Mr. Big was starving to death on the way to summer school this morning. He was wilting from the early-morning heat and humidity, what with not being fed and watered appropriately prior to our mad dash out the door. With much pleading and bargaining, he proceeded to convince me a stop at a drive-thru would be favorable.
I know I said technology was scary, but dammit, I think now-a-days it is downright necessary.
Pulling into the deserted parking lot, I thought to myself, "This can't be right". One car in the drive-thru ahead of me. They pull up, and proceed directly to the window. Hmmm. I pull up. "I'm sorry, but our system is down, could you please pull up to the second window?"
I proceed to wait at the first window.
Funny looking nerd in a ball cap taps on the window, frantically gesturing for me to move up.
Oh, yeah.
Wait behind the first person.
Waiting.
Are you sure you're really THAT hungry, my darling child?
Waiting. Sulking, seething, whimpering from seat beside me. "I'm going to be late".
Proceed to second window.
Nice lady at window hands me yogurt and water. I didn't order yogurt and water. Mr. Big rolls eyes and grumbles something naughty.
Proceed to actually order the food.
Waiting. New lady, again with the yogurt. Tempted to just take it.
Food arrives, paid with a $20, nerd in ballcap drags out abacus to calculate my purchase.
I'm in "luck", says he, we're not charging tax today. Why, thank you, my dear sweet fry monkey. Can I go now?
Mr. Big ravenously consumes his bagel and burrito, and mentions they forgot the hash browns. Pondering to myself if it is worth the trip back. Decide it is. I really like hash browns.
Drop of the boy, and head back to town.
Pull up to speaker box.
"I'm sorry but our system is down, could you...".... I pull up to the second window.
Explain the absence of said fried spuds, and bite into my own (now cold) breakfast. Wrong sandwich. Mention the error to fry monkey.

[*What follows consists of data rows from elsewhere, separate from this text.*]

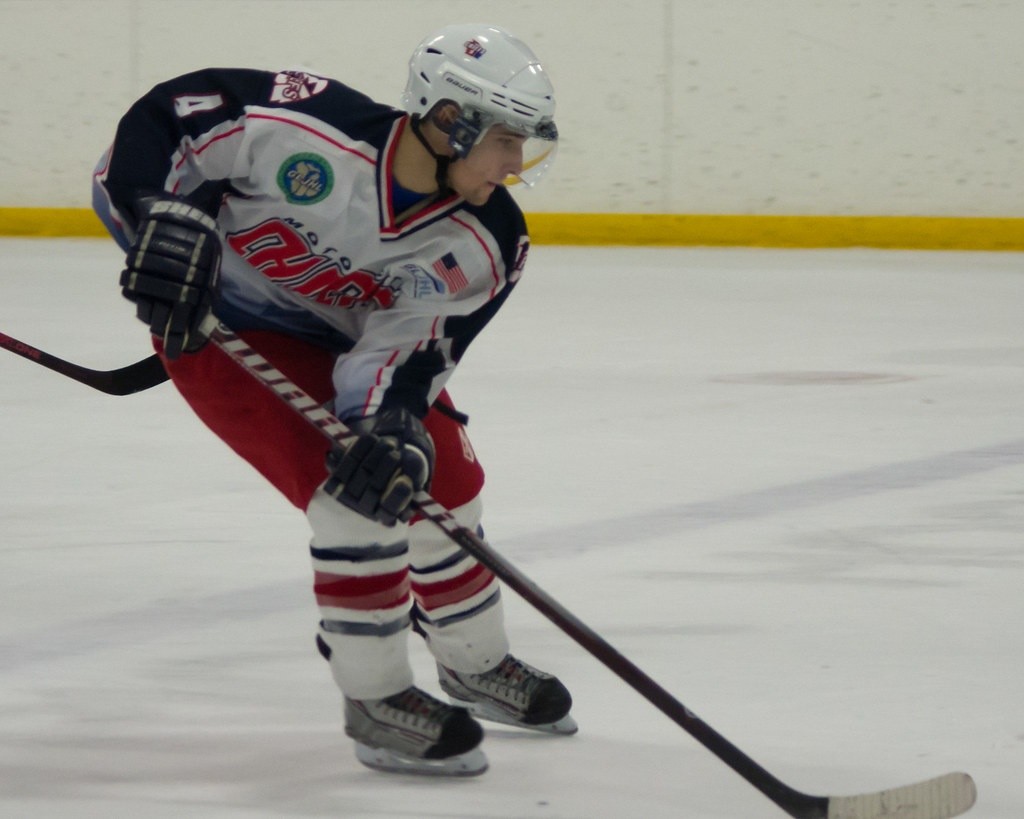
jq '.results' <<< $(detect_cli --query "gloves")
[324,406,436,527]
[118,192,224,361]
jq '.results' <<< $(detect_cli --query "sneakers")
[344,686,489,778]
[438,658,581,735]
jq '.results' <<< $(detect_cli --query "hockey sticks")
[199,315,977,819]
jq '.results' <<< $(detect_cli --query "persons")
[89,24,579,778]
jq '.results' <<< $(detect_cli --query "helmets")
[398,22,556,130]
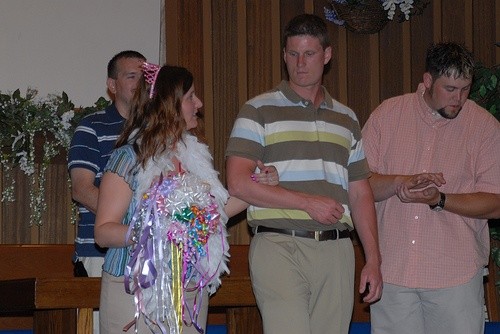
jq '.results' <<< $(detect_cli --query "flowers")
[323,0,414,26]
[1,87,112,226]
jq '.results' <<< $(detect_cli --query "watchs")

Eyes rolling, he uses a pencil to write down what I had ordered the first time. Siiiiiigh, he says, simulating sincerity. He probably spit in my food.
There must be something inherently defective with children over 12 and orbital traction. Will have to research that.
New, hot, fresh food in bag, with hash browns, and I'm on my way. Give other (wrong, cold)sandwich to babydawg upon arrival home. Decided I didn't like the new sandwich all that much after all, give it to Bigdawg. Hashbrowns are all limp and rubbery. Pour myself the largest mug of coffee I could carry, and sit down here to bore you with my problems.
I'm lovin' it.

3 Comments:

Blogger S said...

Stupid people suck.

The last time I was there, I ordered at the window speaker-thingy, then get to the second window (where they told me to go), to be told (with a snotty teen attiTUDE) "you were supposed to go to the first window to pay"....and actually expected me to back my car up to the first window. I told the snotty zit-encrusted thing (wasn't sure if it was male or female) that he could kiss my hungry ass and take the damn coin and gimme my high-caloric, heart attack inducing meal.


And, still we go there.....why?

I think it's for the fries-they're too damn good.

Wed Jul 27, 03:05:00 PM EDT  
Blogger laura said...

i would never go there, except that they lace the hash browns with crack. so i can't be held responsible.

Thu Jul 28, 08:53:00 AM EDT  
Blogger Julie said...

See, that's my secret plan. Eat poorly, become addicted to crack, and then become pregnant. Worked for the girl down the street.